Las últimas miradas traspasan todas las barreras del tiempo y de la historia. Nos sentimos mirados y acariciados por Ella. “María es la que sabe transformar una cueva de animales en la casa de Jesús, con unos pobres pañales y una montaña de ternura…  Ella es la amiga siempre atenta para que no falte el vino de nuestras vidas. Ella es la del corazón abierto por la espada, que comprende todas las penas. Como madre de todos, es signo de esperanza para los pueblos que sufren dolores de parto hasta que brote la justicia. Ella es la misionera que se acerca a nosotros para acompañarnos por la vida, abriendo los corazones a la fe con su cariño materno. Como una verdadera madre, ella camina con nosotros, lucha con nosotros, y derrama incesantemente la cercanía del amor de Dios …” (EG 286).

Dijimos que solo tenemos que mirar y no pedir nada, que nuestra boca no fuera pedigüeña, pero ahora se nos escapa el deseo como petición. La mirada del hijo y madre en el calvario, y la ternura a borbotones que se respira en tu corazón crucificado nos obliga a la petición sublime: “Danos, Señor, tu ternura y tus entrañas”. Misericordia, Señor, misericordia”. Danos tu mirada y tu palabra oportuna para mostrar tu ternura a los que la necesitan.
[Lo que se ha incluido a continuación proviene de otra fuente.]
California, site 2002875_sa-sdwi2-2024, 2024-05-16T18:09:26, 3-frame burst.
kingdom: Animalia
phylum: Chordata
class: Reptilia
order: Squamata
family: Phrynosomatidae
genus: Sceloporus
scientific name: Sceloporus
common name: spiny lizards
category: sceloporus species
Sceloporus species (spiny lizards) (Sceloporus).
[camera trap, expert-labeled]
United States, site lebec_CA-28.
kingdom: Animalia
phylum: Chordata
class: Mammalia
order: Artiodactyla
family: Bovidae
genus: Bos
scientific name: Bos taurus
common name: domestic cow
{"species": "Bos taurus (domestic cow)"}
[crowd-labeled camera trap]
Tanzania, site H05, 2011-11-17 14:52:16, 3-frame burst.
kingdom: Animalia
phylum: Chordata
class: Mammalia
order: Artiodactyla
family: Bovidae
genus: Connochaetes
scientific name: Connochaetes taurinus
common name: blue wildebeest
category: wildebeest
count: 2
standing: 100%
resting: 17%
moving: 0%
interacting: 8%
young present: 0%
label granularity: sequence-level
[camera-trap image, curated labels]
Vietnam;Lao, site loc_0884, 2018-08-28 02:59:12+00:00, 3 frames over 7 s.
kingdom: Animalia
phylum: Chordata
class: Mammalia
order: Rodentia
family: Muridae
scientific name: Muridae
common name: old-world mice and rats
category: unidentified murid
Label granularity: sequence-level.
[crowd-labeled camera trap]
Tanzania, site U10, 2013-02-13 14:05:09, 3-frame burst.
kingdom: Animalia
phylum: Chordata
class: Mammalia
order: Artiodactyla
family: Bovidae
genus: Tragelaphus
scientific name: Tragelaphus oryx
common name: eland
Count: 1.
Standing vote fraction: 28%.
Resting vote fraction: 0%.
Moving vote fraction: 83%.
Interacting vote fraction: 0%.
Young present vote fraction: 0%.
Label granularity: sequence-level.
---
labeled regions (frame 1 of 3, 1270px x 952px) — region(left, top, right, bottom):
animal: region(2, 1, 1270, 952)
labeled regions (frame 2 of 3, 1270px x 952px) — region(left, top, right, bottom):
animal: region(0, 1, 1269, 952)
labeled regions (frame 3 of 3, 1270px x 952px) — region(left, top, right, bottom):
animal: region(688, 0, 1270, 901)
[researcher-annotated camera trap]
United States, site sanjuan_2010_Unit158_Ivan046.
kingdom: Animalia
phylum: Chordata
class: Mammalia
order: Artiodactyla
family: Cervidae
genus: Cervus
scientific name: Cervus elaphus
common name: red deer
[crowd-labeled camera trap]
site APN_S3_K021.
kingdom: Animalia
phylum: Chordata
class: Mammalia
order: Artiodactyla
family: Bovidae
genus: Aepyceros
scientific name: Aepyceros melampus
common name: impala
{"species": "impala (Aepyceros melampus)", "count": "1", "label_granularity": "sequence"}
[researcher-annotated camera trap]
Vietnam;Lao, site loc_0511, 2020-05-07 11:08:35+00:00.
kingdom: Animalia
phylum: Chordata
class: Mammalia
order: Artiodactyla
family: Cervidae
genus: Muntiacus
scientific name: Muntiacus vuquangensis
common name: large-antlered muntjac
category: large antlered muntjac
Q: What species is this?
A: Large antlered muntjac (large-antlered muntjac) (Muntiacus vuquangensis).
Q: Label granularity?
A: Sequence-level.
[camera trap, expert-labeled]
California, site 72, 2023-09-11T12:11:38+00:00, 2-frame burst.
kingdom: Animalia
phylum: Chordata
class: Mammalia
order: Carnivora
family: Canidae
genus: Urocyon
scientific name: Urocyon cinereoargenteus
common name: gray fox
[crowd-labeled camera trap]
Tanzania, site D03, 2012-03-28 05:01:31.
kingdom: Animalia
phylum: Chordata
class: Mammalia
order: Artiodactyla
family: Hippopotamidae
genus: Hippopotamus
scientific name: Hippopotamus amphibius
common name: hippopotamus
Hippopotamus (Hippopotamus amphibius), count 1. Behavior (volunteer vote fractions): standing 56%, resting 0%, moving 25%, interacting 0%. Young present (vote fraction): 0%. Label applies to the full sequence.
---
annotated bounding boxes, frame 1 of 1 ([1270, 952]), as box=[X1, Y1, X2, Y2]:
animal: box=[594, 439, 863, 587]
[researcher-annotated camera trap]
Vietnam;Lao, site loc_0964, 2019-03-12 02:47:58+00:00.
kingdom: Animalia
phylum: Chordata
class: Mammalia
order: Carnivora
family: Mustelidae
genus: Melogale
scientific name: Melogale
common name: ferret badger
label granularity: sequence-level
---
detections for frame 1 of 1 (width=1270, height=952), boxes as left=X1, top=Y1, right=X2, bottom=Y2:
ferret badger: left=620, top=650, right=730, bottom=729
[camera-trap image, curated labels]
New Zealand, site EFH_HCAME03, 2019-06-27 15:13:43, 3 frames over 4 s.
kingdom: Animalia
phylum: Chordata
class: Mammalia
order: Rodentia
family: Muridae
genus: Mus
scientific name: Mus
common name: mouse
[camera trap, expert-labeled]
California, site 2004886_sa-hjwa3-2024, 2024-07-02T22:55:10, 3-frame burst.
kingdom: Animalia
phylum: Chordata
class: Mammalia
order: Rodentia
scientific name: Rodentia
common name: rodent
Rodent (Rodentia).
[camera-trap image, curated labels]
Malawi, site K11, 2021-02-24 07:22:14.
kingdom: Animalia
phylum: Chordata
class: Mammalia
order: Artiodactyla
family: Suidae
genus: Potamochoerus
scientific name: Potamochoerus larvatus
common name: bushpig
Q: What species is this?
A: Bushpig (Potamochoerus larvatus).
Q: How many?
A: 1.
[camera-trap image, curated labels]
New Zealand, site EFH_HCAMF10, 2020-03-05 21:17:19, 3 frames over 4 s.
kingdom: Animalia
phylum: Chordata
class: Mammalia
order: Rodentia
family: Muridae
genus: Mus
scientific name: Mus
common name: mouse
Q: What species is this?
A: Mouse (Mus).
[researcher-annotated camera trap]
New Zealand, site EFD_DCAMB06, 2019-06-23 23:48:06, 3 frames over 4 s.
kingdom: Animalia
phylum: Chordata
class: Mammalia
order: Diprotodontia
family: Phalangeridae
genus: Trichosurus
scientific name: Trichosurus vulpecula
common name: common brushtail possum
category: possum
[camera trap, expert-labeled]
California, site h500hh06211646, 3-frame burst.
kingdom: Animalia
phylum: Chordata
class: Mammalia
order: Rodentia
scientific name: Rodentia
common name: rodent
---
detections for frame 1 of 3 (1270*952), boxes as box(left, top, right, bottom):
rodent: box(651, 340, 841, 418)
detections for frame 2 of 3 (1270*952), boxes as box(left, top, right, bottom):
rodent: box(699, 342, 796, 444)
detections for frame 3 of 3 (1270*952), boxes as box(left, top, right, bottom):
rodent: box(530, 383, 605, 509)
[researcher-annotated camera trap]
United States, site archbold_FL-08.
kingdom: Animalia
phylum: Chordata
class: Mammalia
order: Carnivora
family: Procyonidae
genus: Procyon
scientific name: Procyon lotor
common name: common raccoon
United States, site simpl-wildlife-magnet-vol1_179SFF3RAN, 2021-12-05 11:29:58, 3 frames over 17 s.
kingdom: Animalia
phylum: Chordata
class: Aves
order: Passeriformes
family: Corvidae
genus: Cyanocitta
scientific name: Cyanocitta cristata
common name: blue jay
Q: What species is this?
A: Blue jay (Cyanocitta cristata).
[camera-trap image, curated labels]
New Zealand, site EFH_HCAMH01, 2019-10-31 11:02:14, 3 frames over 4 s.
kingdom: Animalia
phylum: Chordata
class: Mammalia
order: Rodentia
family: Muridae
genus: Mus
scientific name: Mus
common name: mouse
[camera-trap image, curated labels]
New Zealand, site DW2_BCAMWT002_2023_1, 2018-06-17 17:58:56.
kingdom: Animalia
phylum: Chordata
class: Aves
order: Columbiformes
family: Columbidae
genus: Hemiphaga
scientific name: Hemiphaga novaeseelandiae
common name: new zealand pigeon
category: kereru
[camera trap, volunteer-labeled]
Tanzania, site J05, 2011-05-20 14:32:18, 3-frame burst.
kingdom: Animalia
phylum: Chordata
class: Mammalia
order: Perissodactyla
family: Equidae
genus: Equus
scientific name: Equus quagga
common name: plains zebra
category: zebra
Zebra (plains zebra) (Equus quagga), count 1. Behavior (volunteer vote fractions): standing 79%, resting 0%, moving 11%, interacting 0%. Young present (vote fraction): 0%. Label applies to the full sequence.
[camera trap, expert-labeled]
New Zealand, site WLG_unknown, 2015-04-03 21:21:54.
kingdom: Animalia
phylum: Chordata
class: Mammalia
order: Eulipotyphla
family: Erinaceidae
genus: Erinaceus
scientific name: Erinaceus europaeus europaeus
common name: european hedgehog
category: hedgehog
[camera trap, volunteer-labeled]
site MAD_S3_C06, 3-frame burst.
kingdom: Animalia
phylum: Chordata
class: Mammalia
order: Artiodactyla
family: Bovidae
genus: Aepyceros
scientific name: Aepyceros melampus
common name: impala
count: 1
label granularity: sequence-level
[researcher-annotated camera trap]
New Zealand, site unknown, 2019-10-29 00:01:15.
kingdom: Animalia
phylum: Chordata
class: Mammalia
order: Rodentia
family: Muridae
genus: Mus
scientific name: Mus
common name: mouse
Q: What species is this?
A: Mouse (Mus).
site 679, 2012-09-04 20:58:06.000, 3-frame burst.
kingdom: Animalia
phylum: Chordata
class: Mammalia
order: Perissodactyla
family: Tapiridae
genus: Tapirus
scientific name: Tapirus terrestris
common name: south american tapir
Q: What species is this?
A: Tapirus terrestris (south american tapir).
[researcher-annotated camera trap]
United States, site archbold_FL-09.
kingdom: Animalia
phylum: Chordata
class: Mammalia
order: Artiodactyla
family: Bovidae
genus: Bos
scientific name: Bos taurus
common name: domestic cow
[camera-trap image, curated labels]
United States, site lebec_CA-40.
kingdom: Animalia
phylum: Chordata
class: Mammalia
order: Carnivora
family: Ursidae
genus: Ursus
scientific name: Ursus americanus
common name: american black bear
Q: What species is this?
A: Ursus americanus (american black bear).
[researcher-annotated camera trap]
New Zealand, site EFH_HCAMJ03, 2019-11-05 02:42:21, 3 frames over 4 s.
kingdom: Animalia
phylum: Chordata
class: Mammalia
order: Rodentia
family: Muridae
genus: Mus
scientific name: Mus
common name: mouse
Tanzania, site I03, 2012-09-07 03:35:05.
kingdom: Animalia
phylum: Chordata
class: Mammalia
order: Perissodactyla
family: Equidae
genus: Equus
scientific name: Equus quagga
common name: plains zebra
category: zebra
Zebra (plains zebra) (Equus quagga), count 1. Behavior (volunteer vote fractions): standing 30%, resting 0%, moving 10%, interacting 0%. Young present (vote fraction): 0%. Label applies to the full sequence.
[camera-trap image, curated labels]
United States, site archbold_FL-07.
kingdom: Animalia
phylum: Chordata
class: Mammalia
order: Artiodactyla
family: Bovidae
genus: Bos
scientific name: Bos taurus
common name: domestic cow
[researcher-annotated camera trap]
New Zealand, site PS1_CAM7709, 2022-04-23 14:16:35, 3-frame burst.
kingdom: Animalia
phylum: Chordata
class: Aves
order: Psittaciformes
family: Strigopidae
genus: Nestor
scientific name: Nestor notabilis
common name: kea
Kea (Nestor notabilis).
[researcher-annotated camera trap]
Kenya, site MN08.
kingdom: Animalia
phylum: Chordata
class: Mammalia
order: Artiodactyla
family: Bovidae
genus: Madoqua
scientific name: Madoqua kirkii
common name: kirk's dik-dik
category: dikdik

En la Cruz te preocupas por el dolor de quien te acompaña en un amor traspasado, con un dolor anunciado y aceptado, como voluntad del Padre en favor de los hermanos. Queremos, como tú, tener entrañas de consuelo y de cuidado, de ternura y de entrega para que nadie esté solo ni descuidado. Queremos que, en este mundo nuestro, a la madre nunca le falte el amor del hijo, y que al hijo nunca le falte la ternura amorosa de la madre. Que todos lleguemos a tener corazón de hijo como tú, y entrañas de madre como ella.